Le texte n’est pas figé. C’est en tout cas l’image que souhaite donner le gouvernement.
Nicolas Sarkozy a donné son accord de principe pour que des amendements au projet de loi sur la réforme des retraites soient présentés lors de son examen à l'Assemblée nationale, notamment sur la prise en compte de la pénibilité, a indiqué jeudi l'Elysée.
Le président de la République a reçu jeudi en fin de journée le Premier ministre François Fillon et les ministres du Travail et du Budget, Eric Woerth et François Baroin, pour une réunion de travail sur la réforme des retraites.

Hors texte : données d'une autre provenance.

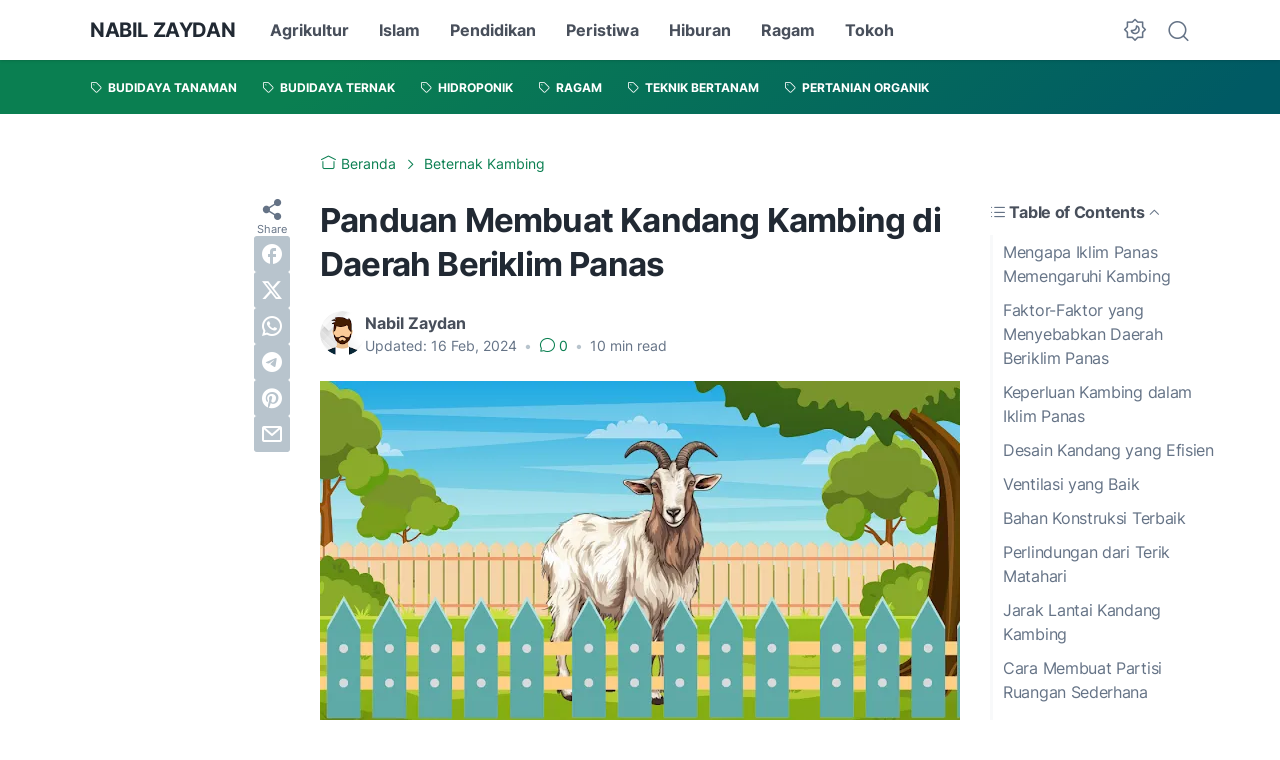

--- FILE ---
content_type: text/html; charset=utf-8
request_url: https://www.google.com/recaptcha/api2/aframe
body_size: 268
content:
<!DOCTYPE HTML><html><head><meta http-equiv="content-type" content="text/html; charset=UTF-8"></head><body><script nonce="LmvP4FafYAPXWdYZRk7r7A">/** Anti-fraud and anti-abuse applications only. See google.com/recaptcha */ try{var clients={'sodar':'https://pagead2.googlesyndication.com/pagead/sodar?'};window.addEventListener("message",function(a){try{if(a.source===window.parent){var b=JSON.parse(a.data);var c=clients[b['id']];if(c){var d=document.createElement('img');d.src=c+b['params']+'&rc='+(localStorage.getItem("rc::a")?sessionStorage.getItem("rc::b"):"");window.document.body.appendChild(d);sessionStorage.setItem("rc::e",parseInt(sessionStorage.getItem("rc::e")||0)+1);localStorage.setItem("rc::h",'1768665642596');}}}catch(b){}});window.parent.postMessage("_grecaptcha_ready", "*");}catch(b){}</script></body></html>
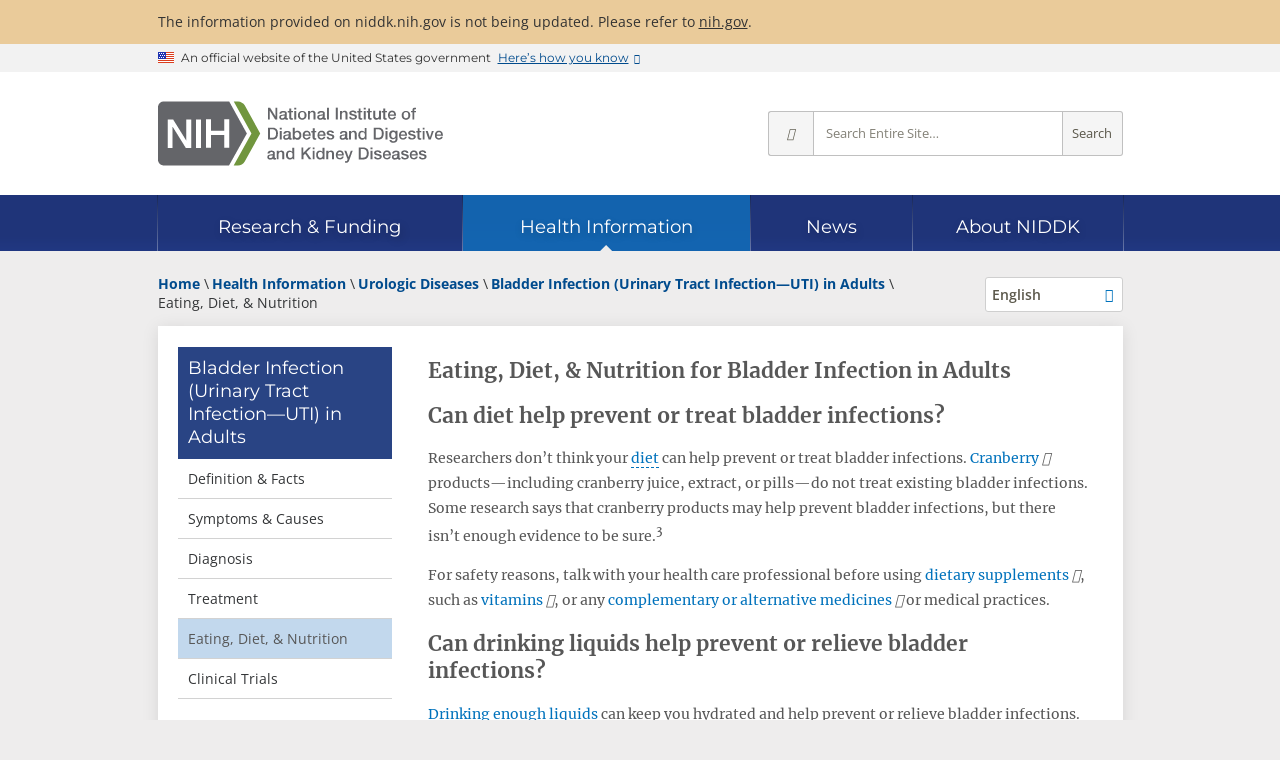

--- FILE ---
content_type: text/html; charset=utf-8
request_url: https://www.niddk.nih.gov/health-information/urologic-diseases/bladder-infection-uti-in-adults/eating-diet-nutrition?tracking=true
body_size: 92
content:

<!DOCTYPE html>
<html>
<head>
    <meta name="viewport" content="width=device-width" />
    <meta name="robots" content="noindex">
    <title>Eating, Diet, & Nutrition for Bladder Infection in Adults - NIDDK</title>
    
</head>
<body>
    <div></div>
</body>
</html>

Le projet arrive le 7 septembre sur la table des députés.
Eric Woerth a fait part au chef de l'Etat «de ses échanges avec les partenaires sociaux et a présenté l'état d'avancement de ses travaux pour notamment une meilleure prise en compte de la pénibilité», poursuit le texte.
Dans un courrier aux dirigeants syndicaux mardi dernier, le ministre du Travail s'était déjà dit prêt à recevoir les syndicats s'ils le souhaitaient pour d'ultimes réunions sur la réforme avant le début du débat parlementaire.

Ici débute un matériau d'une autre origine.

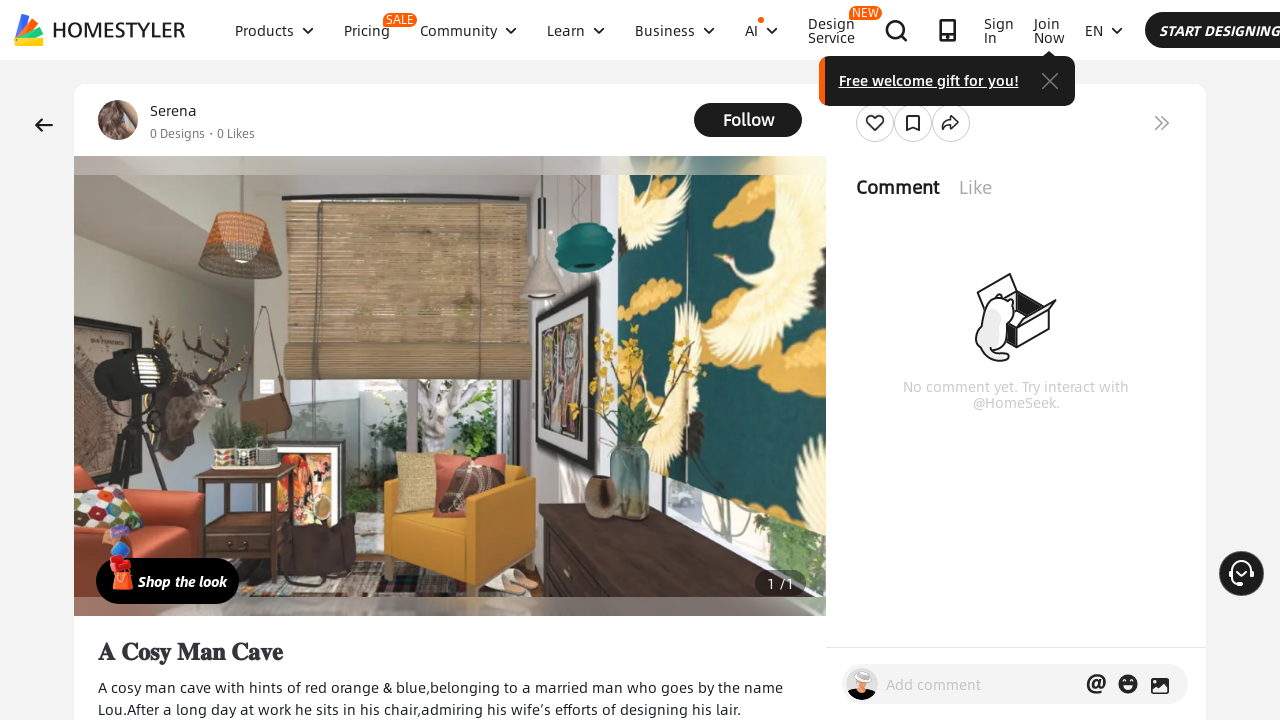

--- FILE ---
content_type: text/html; charset=utf-8
request_url: https://www.google.com/recaptcha/api2/aframe
body_size: 183
content:
<!DOCTYPE HTML><html><head><meta http-equiv="content-type" content="text/html; charset=UTF-8"></head><body><script nonce="z5IA51L9muHzQ_1qbb9pGg">/** Anti-fraud and anti-abuse applications only. See google.com/recaptcha */ try{var clients={'sodar':'https://pagead2.googlesyndication.com/pagead/sodar?'};window.addEventListener("message",function(a){try{if(a.source===window.parent){var b=JSON.parse(a.data);var c=clients[b['id']];if(c){var d=document.createElement('img');d.src=c+b['params']+'&rc='+(localStorage.getItem("rc::a")?sessionStorage.getItem("rc::b"):"");window.document.body.appendChild(d);sessionStorage.setItem("rc::e",parseInt(sessionStorage.getItem("rc::e")||0)+1);localStorage.setItem("rc::h",'1768986708488');}}}catch(b){}});window.parent.postMessage("_grecaptcha_ready", "*");}catch(b){}</script></body></html>

--- FILE ---
content_type: application/javascript
request_url: https://gj.mmstat.com/eg.js?t=1768986704389
body_size: -76
content:
window.goldlog=(window.goldlog||{});goldlog.Etag="R4b3IfXLl0kCATQO3jodp2xi";goldlog.stag=1;

--- FILE ---
content_type: application/javascript
request_url: https://gj.mmstat.com/eg.js?t=1768986695170
body_size: 81
content:
window.goldlog=(window.goldlog||{});goldlog.Etag="R4b3IfXLl0kCATQO3jodp2xi";goldlog.stag=2;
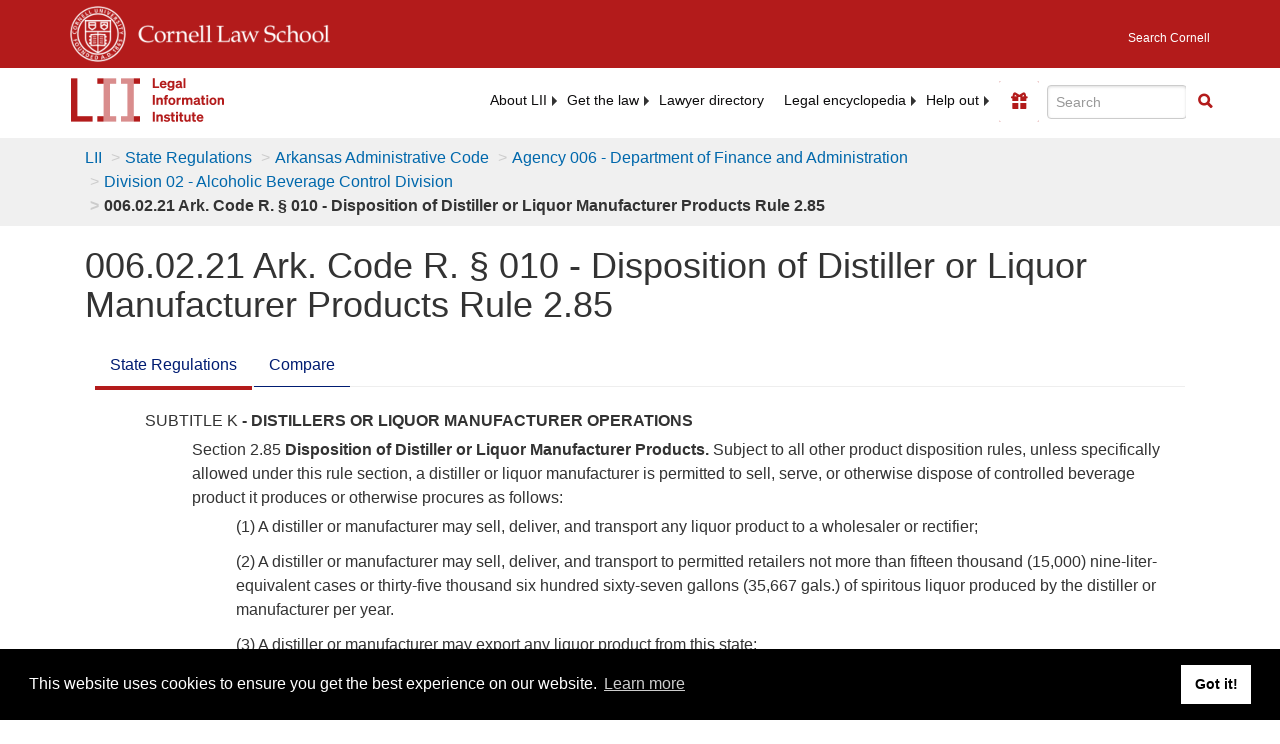

--- FILE ---
content_type: text/html; charset=UTF-8
request_url: https://www.law.cornell.edu/ajax/lii-fundraiser.php
body_size: 15
content:
{"enabled":"0","omitted":false,"onpage":"\/regulations\/arkansas\/006-02-21-Ark-Code-R-SS-010"}

--- FILE ---
content_type: text/html; charset=utf-8
request_url: https://www.google.com/recaptcha/api2/aframe
body_size: 266
content:
<!DOCTYPE HTML><html><head><meta http-equiv="content-type" content="text/html; charset=UTF-8"></head><body><script nonce="xH3NxS9BFcbpWQ336a_7uw">/** Anti-fraud and anti-abuse applications only. See google.com/recaptcha */ try{var clients={'sodar':'https://pagead2.googlesyndication.com/pagead/sodar?'};window.addEventListener("message",function(a){try{if(a.source===window.parent){var b=JSON.parse(a.data);var c=clients[b['id']];if(c){var d=document.createElement('img');d.src=c+b['params']+'&rc='+(localStorage.getItem("rc::a")?sessionStorage.getItem("rc::b"):"");window.document.body.appendChild(d);sessionStorage.setItem("rc::e",parseInt(sessionStorage.getItem("rc::e")||0)+1);localStorage.setItem("rc::h",'1768891558897');}}}catch(b){}});window.parent.postMessage("_grecaptcha_ready", "*");}catch(b){}</script></body></html>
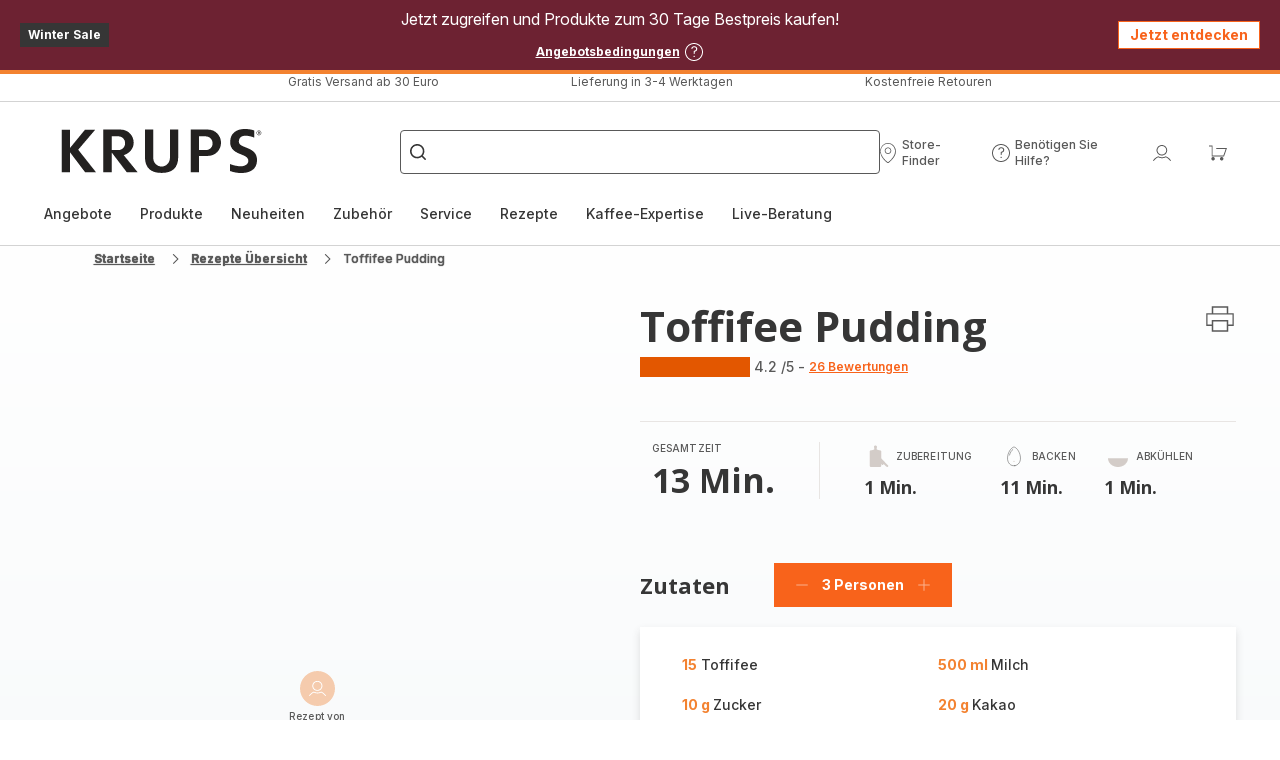

--- FILE ---
content_type: image/svg+xml; charset=utf-8
request_url: https://twicpics.krups.at/medias/faq.png?context=bWFzdGVyfHJvb3R8Mjk2MnxpbWFnZS9wbmd8YUdZeEwyaGlZaTh4TlRjNE5EUTRNemc0TURrNU1DNXdibWN8ZjgzZWQ0OGRiNTM5NzljMGE3YzdhZjI2ZDAxMWJlYjc2ODhhZGM3YTNiMTEyOWZhMDA4YmVmMDVhYWM5ZWQyNg&twic=v1/output=preview
body_size: 955
content:
<svg xmlns="http://www.w3.org/2000/svg" width="96" height="96"><filter id="f" color-interpolation-filters="sRGB"><feGaussianBlur stdDeviation="4"/></filter><image xmlns:f="http://www.w3.org/1999/xlink" preserveAspectRatio="none" width="96" height="96" filter="url(#f)" f:href="[data-uri]"/></svg>

--- FILE ---
content_type: image/svg+xml; charset=utf-8
request_url: https://twicpics.krups.at/https://sebplatform.api.groupe-seb.com/statics/thumb/KITCHENWARE_141?twic=v1/output=preview
body_size: 1116
content:
<svg xmlns="http://www.w3.org/2000/svg" width="80" height="80"><filter id="f" color-interpolation-filters="sRGB"><feGaussianBlur stdDeviation="4"/></filter><image xmlns:f="http://www.w3.org/1999/xlink" preserveAspectRatio="none" width="80" height="80" filter="url(#f)" f:href="[data-uri]"/></svg>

Il avait notamment indiqué que trois sujets pourraient faire l’objet d’amendements: la prise en compte de la pénibilité, des carrières longues et de la situation des polypensionnés. Il s'agit des trois dossiers sur lesquels Nicolas Sarkozy avait accepté de discuter avec les syndicats.
Sur la question du recul de l’âge légal de départ à la retraite de 60 à 62 ans d’ici à 2018, la réforme n’est en revanche pas négociable pour le gouvernement. Mais c’est pourtant ce point précis qui provoque la colère des syndicats.
Pour Bernard Thibault, secrétaire général de la CGT, le président de la République «s'efforçe de sortir de petits extincteurs» car il est «fébrile» avant la grande journée de mobilisation intersyndicale le 7 septembre prochain.
Preuve en est selon le leader cégétiste: cette réunion de jeudi sur les retraites qui n’était pas inscrite à l'agenda.
«Ô surprise, on nous annonce que le président de la République a fait une réunion impromptue (...), laissant entendre qu'il y aurait des amendements sur le dossier de la pénibilité : donc, on n'est pas au bout de cette affaire», a commenté Bernard Thibault.